Enfin, la Conférence recommande aux Puissances la réunion d'une troisième Conférence de la Paix qui pourrait avoir lieu, dans une période analogue à celle qui s'est écoulée depuis la précédente Conférence, à une date à fixer d'un commun accord entre les Puissances, et elle appelle leur attention sur la nécessité de préparer les travaux de cette troisième Conférence assez longtemps à l'avance pour que ses délibérations se poursuivent avec l'autorité et la rapidité indispensables.

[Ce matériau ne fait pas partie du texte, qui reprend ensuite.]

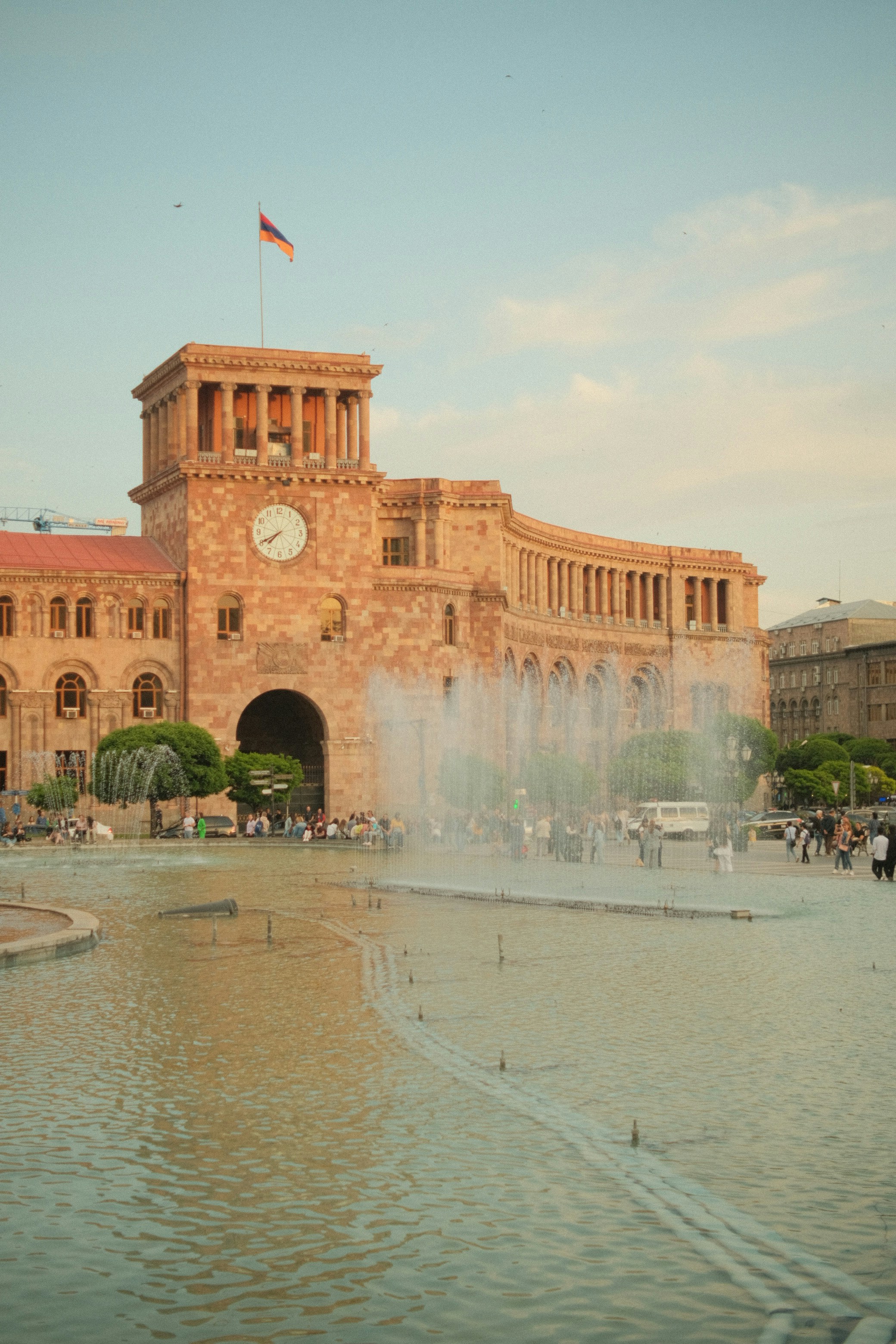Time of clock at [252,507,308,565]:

Pour atteindre à ce but, la Conférence estime qu'il serait très désirable que environ deux ans avant l'époque probable de la réunion, un Comité préparatoire fût chargé par les Gouvernements de recueillir les diverses propositions à soumettre à la Conférence, de rechercher les matières susceptibles d'un prochain règlement international et de préparer un programme que les Gouvernements arrêteraient assez tôt pour qu'il pût être sérieusement étudié dans chaque pays. Ce Comité serait, en outre, chargé de proposer un mode d'organisation et de procédure pour la Conférence elle-même.
En foi de quoi, les Plénipotentiaires ont signé le présent acte et y ont apposé leurs cachets.
Fait à La Haye, le dix-huit octobre mil neuf cent sept, en un seul exemplaire qui sera déposé dans les archives du Gouvernement des Pays-Bas et dont les copies, certifiées conformes, seront délivrées à toutes les Puissances représentées à la Conférence.